» What the exercise asks:
Restate verbatim the span of lines below between the line with "sEV production per cell significantly" and the line with "Answer (YES/NO): NO", including those two lines, and only that span.

» Dataset records:
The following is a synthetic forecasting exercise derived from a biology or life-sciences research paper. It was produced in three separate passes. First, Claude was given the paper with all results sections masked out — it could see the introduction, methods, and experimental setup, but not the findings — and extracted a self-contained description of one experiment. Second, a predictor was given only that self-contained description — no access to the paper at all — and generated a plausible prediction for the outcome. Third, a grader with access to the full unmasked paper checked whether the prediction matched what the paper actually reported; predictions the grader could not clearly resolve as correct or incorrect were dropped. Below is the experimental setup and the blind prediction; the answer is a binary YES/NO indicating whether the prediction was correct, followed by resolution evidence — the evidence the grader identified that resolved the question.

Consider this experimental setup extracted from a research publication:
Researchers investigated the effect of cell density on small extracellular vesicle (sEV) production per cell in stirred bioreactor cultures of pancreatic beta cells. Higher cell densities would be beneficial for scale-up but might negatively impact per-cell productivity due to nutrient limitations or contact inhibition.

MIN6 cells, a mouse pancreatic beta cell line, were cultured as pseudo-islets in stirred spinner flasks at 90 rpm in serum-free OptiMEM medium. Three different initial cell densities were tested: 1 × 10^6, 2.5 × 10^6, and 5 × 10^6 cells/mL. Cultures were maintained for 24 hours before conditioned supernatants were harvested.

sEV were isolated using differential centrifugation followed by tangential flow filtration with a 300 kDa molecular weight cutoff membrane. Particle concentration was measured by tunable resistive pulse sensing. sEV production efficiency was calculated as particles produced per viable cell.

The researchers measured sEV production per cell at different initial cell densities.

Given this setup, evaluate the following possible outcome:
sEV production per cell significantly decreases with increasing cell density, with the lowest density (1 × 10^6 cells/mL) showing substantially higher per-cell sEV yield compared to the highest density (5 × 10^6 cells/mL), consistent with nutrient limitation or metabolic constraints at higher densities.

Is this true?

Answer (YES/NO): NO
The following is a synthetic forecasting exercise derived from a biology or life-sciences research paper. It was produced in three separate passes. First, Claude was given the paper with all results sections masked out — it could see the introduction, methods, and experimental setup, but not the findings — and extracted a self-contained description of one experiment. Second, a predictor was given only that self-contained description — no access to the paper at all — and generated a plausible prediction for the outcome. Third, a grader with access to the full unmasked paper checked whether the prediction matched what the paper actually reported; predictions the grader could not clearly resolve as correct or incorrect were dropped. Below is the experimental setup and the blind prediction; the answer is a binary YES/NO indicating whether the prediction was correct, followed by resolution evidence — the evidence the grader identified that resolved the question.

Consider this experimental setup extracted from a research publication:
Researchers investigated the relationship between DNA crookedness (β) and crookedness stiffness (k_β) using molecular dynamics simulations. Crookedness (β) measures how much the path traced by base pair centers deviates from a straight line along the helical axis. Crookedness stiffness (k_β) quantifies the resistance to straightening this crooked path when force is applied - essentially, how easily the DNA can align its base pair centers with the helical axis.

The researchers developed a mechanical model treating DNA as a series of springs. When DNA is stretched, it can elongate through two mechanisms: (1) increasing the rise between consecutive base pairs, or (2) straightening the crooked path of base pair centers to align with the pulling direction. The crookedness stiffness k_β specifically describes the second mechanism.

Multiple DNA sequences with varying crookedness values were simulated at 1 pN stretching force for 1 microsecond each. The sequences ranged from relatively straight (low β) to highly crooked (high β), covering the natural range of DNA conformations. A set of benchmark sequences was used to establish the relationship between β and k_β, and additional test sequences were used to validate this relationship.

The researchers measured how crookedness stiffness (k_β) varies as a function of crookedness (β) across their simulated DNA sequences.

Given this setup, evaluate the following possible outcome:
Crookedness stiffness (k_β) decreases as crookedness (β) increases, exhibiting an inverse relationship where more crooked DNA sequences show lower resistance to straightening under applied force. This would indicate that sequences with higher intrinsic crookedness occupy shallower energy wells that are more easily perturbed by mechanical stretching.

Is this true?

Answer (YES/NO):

» Answer for this exercise:
sEV production per cell significantly decreases with increasing cell density, with the lowest density (1 × 10^6 cells/mL) showing substantially higher per-cell sEV yield compared to the highest density (5 × 10^6 cells/mL), consistent with nutrient limitation or metabolic constraints at higher densities.

Is this true?

Answer (YES/NO): NO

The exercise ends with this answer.